**Task goal**
Sort through the data and copy the lines holding the word "Resort".

═══

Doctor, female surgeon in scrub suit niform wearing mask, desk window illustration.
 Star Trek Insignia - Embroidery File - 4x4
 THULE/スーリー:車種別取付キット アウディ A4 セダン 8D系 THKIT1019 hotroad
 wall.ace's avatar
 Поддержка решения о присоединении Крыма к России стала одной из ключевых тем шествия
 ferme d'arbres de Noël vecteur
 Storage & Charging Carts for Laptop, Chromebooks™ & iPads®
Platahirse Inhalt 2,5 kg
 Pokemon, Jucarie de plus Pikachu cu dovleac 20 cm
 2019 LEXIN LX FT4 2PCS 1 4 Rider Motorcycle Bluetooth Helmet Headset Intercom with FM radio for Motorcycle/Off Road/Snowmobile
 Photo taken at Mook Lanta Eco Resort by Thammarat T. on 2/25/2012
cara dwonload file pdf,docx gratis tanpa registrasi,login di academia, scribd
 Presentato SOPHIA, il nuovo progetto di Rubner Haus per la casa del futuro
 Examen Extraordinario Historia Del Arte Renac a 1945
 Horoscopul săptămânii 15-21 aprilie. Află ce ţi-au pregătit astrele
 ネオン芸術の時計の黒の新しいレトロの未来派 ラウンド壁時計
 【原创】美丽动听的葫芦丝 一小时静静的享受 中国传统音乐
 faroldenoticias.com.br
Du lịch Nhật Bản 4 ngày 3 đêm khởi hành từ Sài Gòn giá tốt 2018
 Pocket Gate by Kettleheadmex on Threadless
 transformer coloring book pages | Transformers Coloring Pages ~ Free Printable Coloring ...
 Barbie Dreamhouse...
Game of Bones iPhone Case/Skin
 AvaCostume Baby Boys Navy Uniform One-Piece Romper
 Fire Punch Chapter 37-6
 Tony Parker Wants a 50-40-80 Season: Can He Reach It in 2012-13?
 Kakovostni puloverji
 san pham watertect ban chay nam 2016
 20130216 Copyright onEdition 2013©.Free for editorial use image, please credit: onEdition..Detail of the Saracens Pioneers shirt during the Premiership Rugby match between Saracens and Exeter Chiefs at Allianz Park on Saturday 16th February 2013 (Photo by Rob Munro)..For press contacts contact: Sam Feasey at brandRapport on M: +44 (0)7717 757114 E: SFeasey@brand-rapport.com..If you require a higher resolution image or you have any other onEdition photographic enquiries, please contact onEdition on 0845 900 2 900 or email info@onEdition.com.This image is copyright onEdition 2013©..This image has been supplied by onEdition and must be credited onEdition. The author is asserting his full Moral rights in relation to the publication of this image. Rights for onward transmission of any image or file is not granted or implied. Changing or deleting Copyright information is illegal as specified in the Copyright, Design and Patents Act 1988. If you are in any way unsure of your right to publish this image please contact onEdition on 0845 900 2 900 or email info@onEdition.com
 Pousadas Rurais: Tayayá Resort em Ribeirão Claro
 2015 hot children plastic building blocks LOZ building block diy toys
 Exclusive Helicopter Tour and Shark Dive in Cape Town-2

═══

**Written answer**
 Photo taken at Mook Lanta Eco Resort by Thammarat T. on 2/25/2012
 Pousadas Rurais: Tayayá Resort em Ribeirão Claro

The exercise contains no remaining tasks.